→ **WHAT YOU SHOULD DO**: Could you repeat the material word for word, from the line that contains "As we see in this photo, which of" through the end of the material, both ends included? Leave the pictures out of your answer.

→ **DATA SHOWN**:
[start]

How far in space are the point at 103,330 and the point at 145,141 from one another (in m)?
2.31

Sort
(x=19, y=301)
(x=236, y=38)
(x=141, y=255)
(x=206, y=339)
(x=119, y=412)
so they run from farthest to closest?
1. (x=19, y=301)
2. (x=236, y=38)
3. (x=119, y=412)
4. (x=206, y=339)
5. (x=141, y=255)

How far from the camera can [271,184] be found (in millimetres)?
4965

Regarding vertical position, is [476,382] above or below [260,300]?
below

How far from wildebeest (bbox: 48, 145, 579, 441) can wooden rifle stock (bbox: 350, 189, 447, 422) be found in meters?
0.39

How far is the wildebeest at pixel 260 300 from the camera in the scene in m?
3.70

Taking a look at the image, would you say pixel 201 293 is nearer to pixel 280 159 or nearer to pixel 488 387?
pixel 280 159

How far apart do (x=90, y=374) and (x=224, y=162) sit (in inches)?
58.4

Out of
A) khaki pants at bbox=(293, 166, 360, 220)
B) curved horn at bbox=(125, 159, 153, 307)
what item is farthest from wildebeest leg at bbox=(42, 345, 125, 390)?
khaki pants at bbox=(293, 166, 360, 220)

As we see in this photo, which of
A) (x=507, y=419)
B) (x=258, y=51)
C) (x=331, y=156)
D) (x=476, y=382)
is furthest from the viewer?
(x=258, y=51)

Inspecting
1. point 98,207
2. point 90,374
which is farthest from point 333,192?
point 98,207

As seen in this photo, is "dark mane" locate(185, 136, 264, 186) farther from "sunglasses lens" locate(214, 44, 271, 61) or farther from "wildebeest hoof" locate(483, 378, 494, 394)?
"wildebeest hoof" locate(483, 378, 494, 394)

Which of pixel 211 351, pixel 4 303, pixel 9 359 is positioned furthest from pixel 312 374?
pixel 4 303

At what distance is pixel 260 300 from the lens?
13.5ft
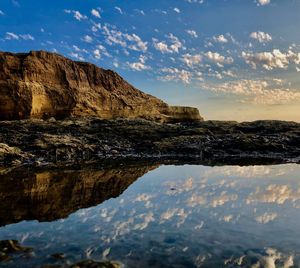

[end]

→ **REPLY**:
As we see in this photo, which of
A) (x=507, y=419)
B) (x=258, y=51)
C) (x=331, y=156)
D) (x=476, y=382)
is furthest from the viewer?
(x=258, y=51)

Inspecting
1. point 98,207
2. point 90,374
which is farthest from point 333,192?
point 98,207

As seen in this photo, is "dark mane" locate(185, 136, 264, 186) farther from "sunglasses lens" locate(214, 44, 271, 61) or farther from "wildebeest hoof" locate(483, 378, 494, 394)?
"wildebeest hoof" locate(483, 378, 494, 394)

Which of pixel 211 351, pixel 4 303, pixel 9 359 is positioned furthest from pixel 312 374?
pixel 4 303

At what distance is pixel 260 300 from the lens?
13.5ft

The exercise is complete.